Emulate DFS virtual netbios name

Nicolas Ecarnot nicolas at ecarnot.net
Wed Jun 20 08:45:13 MDT 2012


Dear all,

Presently using a mixed architecture IT (Windows / Linux), we are still 
actively using parts of Microsoft's DFS functions :
- publishing remote shares amongst a unique tree
- sharing this whole hierarchy as \\uniqueName
and that on our hundred remote sites.

We absolutely do not use any replication with MS-DFS.

* DFS publishing
This first point is supported by Samba with msdfs directive, and it is 
working.
In Microsoft's implementation of DFS, the schema is :
- the client is browsing a local server tree
- when reaching a DFS link, the DFS server silently informs the client 
of the new target - the remote server
- the client now browse the remote server tree, but still displays the 
path as a subfolder of the local server
- the local server is not used anymore - client and remote server are 
speaking directly

We don't know whether samba's implementation of MSDFS links is working 
the same : once client and remote server get connected, does the local 
server gets useless?

* \\uniqueName share
Microsoft's DFS allows to publish a global share with a name that can be 
the same amongst many remote sites.
This publication is supported by a dfs.exe process running on many 
servers. The setup of the DFS root and its links can be stored in Active 
Directory, and thus spread and backuped.
The benefit is that the users can access the share via \\uniqueName, 
whichever site they are.
In case one server shuts down, the netbios name is still resolved by the 
other remote servers, and the DFS root is still available.
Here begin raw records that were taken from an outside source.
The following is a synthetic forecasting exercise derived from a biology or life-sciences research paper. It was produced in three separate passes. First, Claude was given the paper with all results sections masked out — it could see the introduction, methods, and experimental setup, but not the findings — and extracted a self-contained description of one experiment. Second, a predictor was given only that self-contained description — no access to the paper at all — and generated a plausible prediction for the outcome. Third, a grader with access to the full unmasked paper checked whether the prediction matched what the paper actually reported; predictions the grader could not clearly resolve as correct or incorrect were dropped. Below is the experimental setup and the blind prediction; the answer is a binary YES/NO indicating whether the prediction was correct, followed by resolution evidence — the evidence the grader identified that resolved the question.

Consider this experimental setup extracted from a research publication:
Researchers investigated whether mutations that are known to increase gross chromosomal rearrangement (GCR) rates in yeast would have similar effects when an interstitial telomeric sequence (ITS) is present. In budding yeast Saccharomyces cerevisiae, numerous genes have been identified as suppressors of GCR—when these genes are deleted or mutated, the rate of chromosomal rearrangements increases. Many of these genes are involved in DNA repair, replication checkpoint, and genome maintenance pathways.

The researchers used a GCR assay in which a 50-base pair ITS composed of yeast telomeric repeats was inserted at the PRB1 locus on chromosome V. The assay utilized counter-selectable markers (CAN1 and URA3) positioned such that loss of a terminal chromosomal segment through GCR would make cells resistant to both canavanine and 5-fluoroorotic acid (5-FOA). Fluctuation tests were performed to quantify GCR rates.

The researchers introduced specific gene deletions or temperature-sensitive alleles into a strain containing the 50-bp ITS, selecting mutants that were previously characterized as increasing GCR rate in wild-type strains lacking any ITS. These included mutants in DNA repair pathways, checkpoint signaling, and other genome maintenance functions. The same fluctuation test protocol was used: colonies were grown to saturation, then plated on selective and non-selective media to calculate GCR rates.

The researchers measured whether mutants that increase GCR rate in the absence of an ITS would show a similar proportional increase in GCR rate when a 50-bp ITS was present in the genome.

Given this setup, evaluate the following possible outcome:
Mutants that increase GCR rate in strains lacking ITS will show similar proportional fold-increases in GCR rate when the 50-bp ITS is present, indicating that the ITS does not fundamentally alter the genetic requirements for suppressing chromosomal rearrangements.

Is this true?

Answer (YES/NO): NO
We are trying to find a way to emulate this function.

** Network issue
CTDB can publish a common netbios name amongst many cluster nodes, 
supported by a round-robin DNS A-record, so that would make the trick.
But the idea would be to setup servers in different remote sites, each 
with local network scheme. Issue = those remote servers could not handle 
any remote IP address.



I guess that many sysadmins don't bother with such a setup, but reading, 
searching and testing eventually lead me to think there is no complete 
solution - even a complex one - to answer every issue.

I'd be glad to discuss those points with you, to prove me wrong.